Thursday, October 6, 2016

Failure to Make Capital Contribution is Breach of Contract, Not a Breach of Fiduciary Duty


Failure to Make Capital Contribution is Breach of Contract, Not a Breach of Fiduciary Duty

Earlier this summer, a court in North Carolina considered whether a member's failure to make a capital contribution as called for by the operating agreement constituted a breach of fiduciary duty.  The court held that there was a breach of contract, but not a breach of fiduciary duty.  Brady v. Van Vlaanderens, 2016 NCBC 56, 2016 WL 4005858 (Sup. Ct. N. Ca. July 21, 2016).

Brady, the plaintiff in this action, was apparently involved in a wide variety of business ventures with various of the individual defendants involving a number of business organizations that likewise are defendants.  After she was terminated from another company, United Tool & Stamping Company of North Carolina, LLC, Brady bought an apparently wide ranging action.  This decision related exclusively to her claims with respect to Enterprise Realty, an LLC in which she was a one third member.

When enterprise was losing money, in accordance with the operating agreement, capital calls were made.  Brady, however, default another obligation to satisfy those capital calls on the basis that:

She has not been given access to adequate documentation to determine the amount of the capital contribution, if any, that she should be required to make to enterprise, and also that she should be excused for making the capital contributions because of her exclusion from, and the mismanagement of, Enterprise and the other company Defendants.

While Enterprise was a member-managed LLC, the members, in writing, delegated to one of them, Townsend, authority to operate the company and the authority determine “in his sole discretion” whether additional capital contributions were necessary.  Ultimately, Brady would fail to satisfy capital contribution obligations of $83,097.00.

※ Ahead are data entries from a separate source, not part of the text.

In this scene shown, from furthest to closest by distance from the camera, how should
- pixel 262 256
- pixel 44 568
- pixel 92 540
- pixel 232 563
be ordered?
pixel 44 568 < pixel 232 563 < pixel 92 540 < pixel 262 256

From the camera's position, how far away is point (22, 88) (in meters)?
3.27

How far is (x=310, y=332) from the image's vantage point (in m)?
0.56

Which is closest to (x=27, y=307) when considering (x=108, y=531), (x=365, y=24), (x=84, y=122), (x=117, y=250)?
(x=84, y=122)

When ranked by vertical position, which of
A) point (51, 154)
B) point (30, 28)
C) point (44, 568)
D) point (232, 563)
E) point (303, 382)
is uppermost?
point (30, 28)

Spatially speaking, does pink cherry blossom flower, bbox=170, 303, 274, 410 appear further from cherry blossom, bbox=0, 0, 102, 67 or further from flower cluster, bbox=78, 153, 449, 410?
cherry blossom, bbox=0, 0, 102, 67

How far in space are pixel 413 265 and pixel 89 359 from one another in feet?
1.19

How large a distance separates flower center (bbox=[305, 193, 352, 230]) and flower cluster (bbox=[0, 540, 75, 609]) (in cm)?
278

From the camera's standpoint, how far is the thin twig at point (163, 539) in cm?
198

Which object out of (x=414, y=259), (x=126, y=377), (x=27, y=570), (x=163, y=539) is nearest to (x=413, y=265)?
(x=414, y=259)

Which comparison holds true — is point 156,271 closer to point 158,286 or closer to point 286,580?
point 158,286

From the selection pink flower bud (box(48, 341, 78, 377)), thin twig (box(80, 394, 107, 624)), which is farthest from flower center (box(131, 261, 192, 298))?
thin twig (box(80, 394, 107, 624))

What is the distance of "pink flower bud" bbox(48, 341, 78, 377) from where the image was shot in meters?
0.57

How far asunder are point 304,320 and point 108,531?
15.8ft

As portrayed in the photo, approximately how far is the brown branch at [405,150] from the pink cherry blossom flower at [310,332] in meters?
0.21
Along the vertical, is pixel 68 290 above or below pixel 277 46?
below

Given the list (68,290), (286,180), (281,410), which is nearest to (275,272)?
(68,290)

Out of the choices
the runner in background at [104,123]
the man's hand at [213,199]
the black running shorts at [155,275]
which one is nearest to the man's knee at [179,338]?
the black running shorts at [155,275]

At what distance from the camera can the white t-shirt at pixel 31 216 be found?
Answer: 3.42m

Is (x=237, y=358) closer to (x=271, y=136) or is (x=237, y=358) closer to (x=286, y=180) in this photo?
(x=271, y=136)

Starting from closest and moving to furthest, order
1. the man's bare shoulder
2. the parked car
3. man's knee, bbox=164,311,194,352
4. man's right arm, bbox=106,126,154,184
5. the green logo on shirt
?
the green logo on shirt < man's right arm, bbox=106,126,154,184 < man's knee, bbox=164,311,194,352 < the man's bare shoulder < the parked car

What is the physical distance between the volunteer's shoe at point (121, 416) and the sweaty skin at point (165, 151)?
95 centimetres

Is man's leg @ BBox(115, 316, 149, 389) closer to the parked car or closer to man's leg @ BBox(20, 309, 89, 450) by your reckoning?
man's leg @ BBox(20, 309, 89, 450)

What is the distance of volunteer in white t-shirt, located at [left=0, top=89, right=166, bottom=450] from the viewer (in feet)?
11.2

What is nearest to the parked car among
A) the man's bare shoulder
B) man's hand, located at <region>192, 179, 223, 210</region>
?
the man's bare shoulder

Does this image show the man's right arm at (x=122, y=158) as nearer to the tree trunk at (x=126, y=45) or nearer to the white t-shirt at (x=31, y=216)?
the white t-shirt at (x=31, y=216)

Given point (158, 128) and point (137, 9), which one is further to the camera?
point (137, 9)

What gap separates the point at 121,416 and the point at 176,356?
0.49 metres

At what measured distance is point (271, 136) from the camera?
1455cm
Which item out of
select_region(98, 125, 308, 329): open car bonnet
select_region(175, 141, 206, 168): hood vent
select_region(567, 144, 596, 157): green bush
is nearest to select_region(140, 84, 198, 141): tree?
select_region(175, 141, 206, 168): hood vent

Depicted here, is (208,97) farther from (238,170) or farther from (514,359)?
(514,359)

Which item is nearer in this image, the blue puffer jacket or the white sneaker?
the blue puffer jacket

With respect to Brady’s claim to inspect company records, in her deposition, she acknowledged that she had been afforded either copies of or the right to inspect all the documents she need it.  On that basis, summary judgment was granted to the company.

With respect to a claim by Brady that Enterprise should be judicially dissolved on the basis that her “reasonable expectations” with respect to the company had been thwarted.  Without determining whether it would be appropriate to extend Meiselman v. Meiselman, 307 S. E.2d 551, 564-67 (N.C. 1983) to LLCs, the court found that while she may have an expectation of employment with one of the companies in the family, she had not shown any particular expectation of employment with Enterprise, the company that had never had employees.  Further, with respect to assertions that she had been frozen out of the management of Enterprise, there was the fact that she had participated in the delegation of almost all management authority to Townsend.  Further, the court found that there had been informal discussions as to management, and that Brady had also participated in the decision to sell the company’s assets, the even at a loss, in order to cut off further exposure.

With respect to the capital contributions, Brady was found to have breached the obligations undertaken in the operating agreement.:

The Operating Agreement requires that the Members make capital contributions in proportion to their respective percentage interests once the Members unanimously agreed to make additional capital contributions to pay for Enterprise’s obligations, expenses, costs, liabilities, or expenditures.  Although Brady has disputed whether the amount of the requested capital contributions is proper, she has not disputed that she agreed to make the capital contributions or that she agreed to the actions that led to Enterprise’s indebtedness.  Further, Brady admits that, in June 2012, she stop making capital contributions that were used to pay down Enterprise’s debt.

Brady argues, in part, that her failures to make capital contributions should be excused because of the facts underlying her claims against the other Defendants. As noted above, the Court concludes that the actions underlying Brady’s claims against the other company Defendants, and particularly the termination of her employment with United Tool, do not translate to claims against Enterprise or defenses to Enterprise’s claims and do not excuse Brady’s failure to make capital contributions as an Enterprise Member.

In turn, the court rejected the notion that the failure to satisfy the capital contribution obligations constituted, by Brady, breach of fiduciary duty.  Starting with the rule that members of an LLC do not owe fiduciary duties to one another, citing in support thereof Kaplan v. O.K. Tech, LLC, 675 S.E.2d 133, 137 (N.C. App. 2009), it was observed as well that the managers of an LLC owe fiduciary duties.  Still, Brady had undertaken the obligation to pay in additional capital in her capacity as a member of the LLC, and not in her capacity as a manager of the LLC.

That is, the obligation, if any, to make capital contributions arises as a result of a member’s status as a member, not as a result of his or her status as a manager.

The Court concludes that Brady’s decision to stop making capital contributions was made in her capacity as a member and that Brady's failure to make such contributions is probably considered as a breach of her contract as a member and not as a breach of the fiduciary duty she owed as a manager.